Sisa partai pemilik kursi di DPR yang belum menentukan pilihannya adalah Demokrat (61 kursi), PAN (49 kursi) dan PKB (47 kursi) dengan total 28% dari jumlah kursi di DPR. Angka ini tentu saja cukup untuk membuat koalisi tersendiri. Faktor penguat lain adalah kedekatan antara Demokrat dan PAN yang cukup special di zaman pemerintahan SBY tentu bisa menjadi pendorong dan pengikat koalisi poros tengah tersebut.
Tentu saja jika Demokrat, PAN dan PKB ingin membangun poros tengah mereka juga harus punya pasangan capres dan cawapres yang siap untuk bertanding melawan Joko Widodo dan Prabowo Subianto. Tidak hanya siap dari jumlah kursi saja tetapi juga menyiapkan jaringan kerja dan logistik.
Calon-calon yang bisa diusung dalam kubu poros tengah sudah mulai bermunculan. Dari internal partai tentu saja Agus Harimurti Yudhoyono (Demokrat), dan Muhaimin Iskandar (PKB) yang berpeluang besar menjadi Capres atau Cawapres untuk kubu poros tengah. Meskipun dalam berbagai peristiwa Muhaimin Iskandar terkesan ingin menjadi cawapres dari Joko Widodo, namun belum ada bukti konkrit dukungan untuk berkoalisi dengan PDIP. Nama lain yang sudah muncul sebelumnya seperti Gatot Nurmantyo, Muhammad Zainul Majdi (Tuan Guru Bajang), Anies Baswedan, bahkan Mohammad Mahfud MD, mempunyai kans yang cukup besar untuk bergabung dengan poros tengah.
Bagi tokoh yang berlatar belakang militer seperti Agus Harimurti dan Gatot Nurmantyo sangat sulit jika bergabung dengan koalisi Gerindra dan PKS untuk menjadi cawapres dari Prabowo Subianto. Kalkulasi politik untuk mengajukan capres-cawapres yang keduanya dari latar belakang militer sangat tidak menguntungkan. Joko Widodo lebih flesibel dalam memilih cawapres, beberapa pilihan seperti dari ekonomi, tokoh agama, maupun militer masih cocok jika disandingkan dengan Joko Widodo yang mempunyai latar balakang nasionalis sipil.
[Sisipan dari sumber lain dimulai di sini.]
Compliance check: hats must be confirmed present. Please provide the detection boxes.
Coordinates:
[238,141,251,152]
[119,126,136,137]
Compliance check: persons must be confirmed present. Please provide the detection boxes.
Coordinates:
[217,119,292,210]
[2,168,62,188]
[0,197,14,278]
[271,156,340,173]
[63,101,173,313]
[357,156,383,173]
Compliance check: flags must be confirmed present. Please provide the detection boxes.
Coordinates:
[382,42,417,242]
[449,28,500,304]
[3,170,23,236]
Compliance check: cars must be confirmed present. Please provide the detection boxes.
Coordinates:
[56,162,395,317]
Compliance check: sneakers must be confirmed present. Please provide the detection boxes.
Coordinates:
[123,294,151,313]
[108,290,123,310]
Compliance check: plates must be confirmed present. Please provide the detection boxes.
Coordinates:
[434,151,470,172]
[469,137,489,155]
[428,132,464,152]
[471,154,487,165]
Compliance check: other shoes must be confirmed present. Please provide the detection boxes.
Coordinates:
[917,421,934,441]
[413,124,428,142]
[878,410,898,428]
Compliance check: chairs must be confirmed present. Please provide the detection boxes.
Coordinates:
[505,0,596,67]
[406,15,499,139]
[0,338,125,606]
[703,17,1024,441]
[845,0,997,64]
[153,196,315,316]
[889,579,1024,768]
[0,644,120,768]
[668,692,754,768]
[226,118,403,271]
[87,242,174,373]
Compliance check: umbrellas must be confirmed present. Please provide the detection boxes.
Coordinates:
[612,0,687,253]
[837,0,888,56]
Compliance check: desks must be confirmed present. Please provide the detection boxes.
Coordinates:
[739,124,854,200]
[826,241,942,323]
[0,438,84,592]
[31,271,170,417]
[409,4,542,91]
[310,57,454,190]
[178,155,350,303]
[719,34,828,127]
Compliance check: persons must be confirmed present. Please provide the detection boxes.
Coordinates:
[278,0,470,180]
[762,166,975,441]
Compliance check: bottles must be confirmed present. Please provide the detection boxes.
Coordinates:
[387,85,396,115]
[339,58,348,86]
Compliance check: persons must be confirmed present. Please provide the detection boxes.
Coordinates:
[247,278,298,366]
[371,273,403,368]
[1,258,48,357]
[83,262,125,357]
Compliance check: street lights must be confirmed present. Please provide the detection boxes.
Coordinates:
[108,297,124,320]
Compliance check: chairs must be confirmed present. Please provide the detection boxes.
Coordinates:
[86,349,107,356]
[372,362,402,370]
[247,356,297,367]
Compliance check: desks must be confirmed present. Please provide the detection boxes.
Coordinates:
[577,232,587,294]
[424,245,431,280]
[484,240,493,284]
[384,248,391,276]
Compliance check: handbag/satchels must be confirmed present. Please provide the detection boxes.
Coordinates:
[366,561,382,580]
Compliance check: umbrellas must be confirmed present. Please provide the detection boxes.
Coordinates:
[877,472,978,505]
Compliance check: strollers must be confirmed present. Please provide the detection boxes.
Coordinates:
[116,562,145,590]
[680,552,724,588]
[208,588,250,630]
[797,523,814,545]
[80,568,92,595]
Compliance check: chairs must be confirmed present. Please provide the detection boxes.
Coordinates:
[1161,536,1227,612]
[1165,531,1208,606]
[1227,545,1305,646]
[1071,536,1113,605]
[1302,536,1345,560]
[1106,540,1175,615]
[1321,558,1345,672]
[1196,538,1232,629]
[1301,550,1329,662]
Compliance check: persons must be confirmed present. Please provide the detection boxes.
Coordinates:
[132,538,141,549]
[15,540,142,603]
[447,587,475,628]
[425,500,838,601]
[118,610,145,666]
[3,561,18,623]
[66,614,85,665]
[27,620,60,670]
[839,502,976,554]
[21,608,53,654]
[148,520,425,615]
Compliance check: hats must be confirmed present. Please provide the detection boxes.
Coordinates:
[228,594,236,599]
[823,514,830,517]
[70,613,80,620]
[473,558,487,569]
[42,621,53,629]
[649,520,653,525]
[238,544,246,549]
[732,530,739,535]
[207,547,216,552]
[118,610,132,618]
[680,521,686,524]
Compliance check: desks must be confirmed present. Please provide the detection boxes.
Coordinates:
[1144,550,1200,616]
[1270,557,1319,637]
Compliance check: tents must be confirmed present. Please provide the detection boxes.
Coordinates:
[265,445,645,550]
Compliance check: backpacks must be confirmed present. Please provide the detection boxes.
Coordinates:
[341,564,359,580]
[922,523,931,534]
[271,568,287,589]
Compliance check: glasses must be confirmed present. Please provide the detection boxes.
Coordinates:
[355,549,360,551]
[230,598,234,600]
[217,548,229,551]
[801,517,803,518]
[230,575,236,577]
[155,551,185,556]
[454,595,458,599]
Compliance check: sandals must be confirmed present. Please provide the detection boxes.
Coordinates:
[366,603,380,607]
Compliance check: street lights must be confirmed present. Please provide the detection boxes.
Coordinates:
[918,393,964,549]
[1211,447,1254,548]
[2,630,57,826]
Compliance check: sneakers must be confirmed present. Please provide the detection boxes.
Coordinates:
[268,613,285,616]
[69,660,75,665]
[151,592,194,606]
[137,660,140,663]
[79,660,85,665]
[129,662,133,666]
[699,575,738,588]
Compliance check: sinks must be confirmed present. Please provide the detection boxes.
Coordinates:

Dari hitung-hitungan kursi, kemungkinan membangun kubu poros tengah bisa dipimpin oleh Demokrat sebagai pemilik kursi paling besar (61 kursi), sementara PAN (49 kursi) dan PKB (47 kursi) dengan kompromi tertentu bisa mengambil peran selain capres. Tidak menutup kemungkinan jika Agus Harimurti- Muhaimin Iskandar maju sebagai pasangan dari poros tengah.
Pasangan poros tengah yang menggunakan kombinasi tokoh dari luar partai dan dari internal partai pengusung masih dimungkinkan. Tentu saja dengan pertimbangan kombinasi capres-cawapres yang menjual seperti latar belakang militer-tokoh agama. Gatot Nurmantyo akan sulit masuk di poros tengah karena pemilik kursi terbesar adalah Partai Demokrat yang tentu saja akan mengusung Agus Harimurti yang mempunyai latar belakang militer.
Tentu kurang menjual jika pasangan capres-cawapres keduanya mempunyai latar belakang militer. Jika kombinasi internal partai pengusung dan dari ekternal partai maka pasangan yang lebih menjual adalah Agus Harimurti dengan Muhammad Zainul Majdi (Tuan Guru Bajang), Anies Baswedan, atau Mohammad Mahfud MD. Kuda hitam dengan peluang terbesar yang muncul pada Pilpres 2019 diperkirakan adalah Agus Harimurti Yudhoyono-Muhammad Zainul Majdi atau Mahfud MD, dengan catatan bisa melakukan kompromi dengan Muhaimin Iskandar (PKB).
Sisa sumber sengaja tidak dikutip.